The Wizards aren't just missing two rotation cogs in Bradley Beal and Nene, they're missing their second and third best creators offensively. With regards to tonight, it seemed as if they were missing all three, and one giant reason for that was Miami's starting center, a player who totaled just six points in 30 minutes of play.
We've seen this story unfold several times this season. The Wizards, tasked with facing an elite shot blocker in Hassan Whiteside, wanted nothing to do with attacking the basket tonight. So they didn't, and the results went as expected, well, except a second quarter which went beyond our wildest imaginations. An abhorrent two for twenty-two shooting display, featuring a flurry of off-balanced floaters, one-pass-and-shoot possessions with gobs of time left on the shot clock, and absolutely no semblance of their pick and roll game.
And it can all be traced back to John Wall, who treated the paint like it was hot lava tonight. There were far too many possessions where he didn't bother turning the corner off ball-screens, shocking considering how often Miami drops their big men into the lane against pick and rolls. The results were typical of a bad game from him, a bevy of mildly contested midrange jumpers and the like, but what's worse was how often he'd pass the ball off without even looking to probe the defense or break down his defender.
That type of apprehension plays into the Heat's hands. They were able to sit back, switch everything on the perimeter, and plant Whiteside under the rim. The Wizards did nothing to coerce him into help situations, choosing to fire away from midrange with no abandon. For all his acclaim as a great rim protector, the Heat defense is still better with him off the floor, a large factor in that being his inability to properly rotate into help position and his propensity to chase blocks.
The smart teams are the one's that leverage his shot blocking against him. And sure, had the Wizards not gone ice-cold so quickly to start, maybe things would've been different. Miami definitely knew what they were doing helping off the likes of Garrett Temple and Otto Porter, knowing full-well they were not a threat. But far too many possessions tonight stagnated as a result of no off-ball movement.
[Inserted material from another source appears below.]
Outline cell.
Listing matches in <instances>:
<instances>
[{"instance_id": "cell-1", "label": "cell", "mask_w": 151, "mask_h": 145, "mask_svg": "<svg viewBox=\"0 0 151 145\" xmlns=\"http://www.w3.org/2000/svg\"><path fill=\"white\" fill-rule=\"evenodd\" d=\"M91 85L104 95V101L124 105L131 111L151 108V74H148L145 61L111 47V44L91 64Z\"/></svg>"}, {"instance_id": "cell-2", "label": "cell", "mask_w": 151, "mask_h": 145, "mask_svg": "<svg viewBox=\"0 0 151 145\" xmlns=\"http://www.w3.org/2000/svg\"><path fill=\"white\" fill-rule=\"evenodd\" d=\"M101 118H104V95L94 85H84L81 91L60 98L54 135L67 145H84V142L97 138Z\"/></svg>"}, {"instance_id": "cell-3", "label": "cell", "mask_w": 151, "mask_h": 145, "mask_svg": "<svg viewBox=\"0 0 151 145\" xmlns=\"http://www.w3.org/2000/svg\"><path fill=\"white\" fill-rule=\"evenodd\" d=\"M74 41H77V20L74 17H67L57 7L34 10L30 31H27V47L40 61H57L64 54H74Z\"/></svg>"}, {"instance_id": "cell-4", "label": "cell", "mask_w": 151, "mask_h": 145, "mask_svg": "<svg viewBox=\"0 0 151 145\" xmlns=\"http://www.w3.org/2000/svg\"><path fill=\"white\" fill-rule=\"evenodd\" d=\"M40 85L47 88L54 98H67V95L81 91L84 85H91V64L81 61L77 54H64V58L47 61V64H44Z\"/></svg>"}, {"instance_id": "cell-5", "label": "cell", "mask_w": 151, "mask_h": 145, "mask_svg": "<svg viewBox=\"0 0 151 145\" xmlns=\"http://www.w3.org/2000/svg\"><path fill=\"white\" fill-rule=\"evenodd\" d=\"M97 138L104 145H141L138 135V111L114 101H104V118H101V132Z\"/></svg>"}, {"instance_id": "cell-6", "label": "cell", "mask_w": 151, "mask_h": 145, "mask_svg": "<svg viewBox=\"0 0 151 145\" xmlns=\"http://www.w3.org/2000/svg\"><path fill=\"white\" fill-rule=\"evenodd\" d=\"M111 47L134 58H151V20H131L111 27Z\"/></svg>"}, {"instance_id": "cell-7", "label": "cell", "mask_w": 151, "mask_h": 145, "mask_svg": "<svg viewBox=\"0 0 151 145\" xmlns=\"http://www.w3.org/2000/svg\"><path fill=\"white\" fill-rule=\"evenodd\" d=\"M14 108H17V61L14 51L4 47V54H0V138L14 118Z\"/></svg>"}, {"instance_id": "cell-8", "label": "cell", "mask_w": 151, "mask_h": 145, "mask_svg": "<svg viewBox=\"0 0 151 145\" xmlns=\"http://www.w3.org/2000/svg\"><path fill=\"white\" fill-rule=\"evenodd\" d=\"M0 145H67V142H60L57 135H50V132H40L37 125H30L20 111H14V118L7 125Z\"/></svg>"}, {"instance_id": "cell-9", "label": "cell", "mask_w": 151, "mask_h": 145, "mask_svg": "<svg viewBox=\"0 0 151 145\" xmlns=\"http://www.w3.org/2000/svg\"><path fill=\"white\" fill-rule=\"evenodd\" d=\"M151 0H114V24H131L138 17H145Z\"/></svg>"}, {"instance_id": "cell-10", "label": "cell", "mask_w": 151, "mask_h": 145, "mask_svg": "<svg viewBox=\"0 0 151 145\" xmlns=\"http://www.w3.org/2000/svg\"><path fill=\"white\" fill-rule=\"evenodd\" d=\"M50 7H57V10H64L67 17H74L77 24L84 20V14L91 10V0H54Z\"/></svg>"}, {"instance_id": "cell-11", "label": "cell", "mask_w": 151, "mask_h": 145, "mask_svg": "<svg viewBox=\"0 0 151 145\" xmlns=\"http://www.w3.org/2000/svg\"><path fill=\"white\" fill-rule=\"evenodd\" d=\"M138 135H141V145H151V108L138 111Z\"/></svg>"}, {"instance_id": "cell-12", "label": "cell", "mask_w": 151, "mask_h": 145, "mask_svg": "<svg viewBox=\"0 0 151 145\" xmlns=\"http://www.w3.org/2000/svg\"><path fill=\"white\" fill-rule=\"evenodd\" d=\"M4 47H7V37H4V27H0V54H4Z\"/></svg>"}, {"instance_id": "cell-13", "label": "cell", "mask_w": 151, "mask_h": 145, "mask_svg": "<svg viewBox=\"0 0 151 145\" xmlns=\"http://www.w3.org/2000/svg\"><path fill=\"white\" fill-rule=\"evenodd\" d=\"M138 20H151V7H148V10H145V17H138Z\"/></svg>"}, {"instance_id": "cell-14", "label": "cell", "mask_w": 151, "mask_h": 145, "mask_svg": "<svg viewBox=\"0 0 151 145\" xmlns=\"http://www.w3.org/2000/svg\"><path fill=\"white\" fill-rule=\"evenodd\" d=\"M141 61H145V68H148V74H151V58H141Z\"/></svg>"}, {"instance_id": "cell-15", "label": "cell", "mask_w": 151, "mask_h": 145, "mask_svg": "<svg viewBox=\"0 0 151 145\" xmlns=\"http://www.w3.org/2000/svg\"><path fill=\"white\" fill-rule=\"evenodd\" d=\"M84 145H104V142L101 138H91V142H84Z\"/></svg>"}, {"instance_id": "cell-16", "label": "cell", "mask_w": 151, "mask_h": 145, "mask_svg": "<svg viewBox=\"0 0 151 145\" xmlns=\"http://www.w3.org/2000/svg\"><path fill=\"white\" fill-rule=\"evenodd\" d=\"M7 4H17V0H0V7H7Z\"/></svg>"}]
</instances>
It doesn't help that the Wizards passed up open three-point looks in the first half in favor of off-the-dribble jumpers, or that they were significantly outmatched from a pure talent perspective. They've also put a heavy burden on their point guard, who played the second-most minutes out of the entire league in the month of December despite several nagging injuries. But for better or worse, their fate lies in Wall's hands. For now, they'll go as far as he can take them.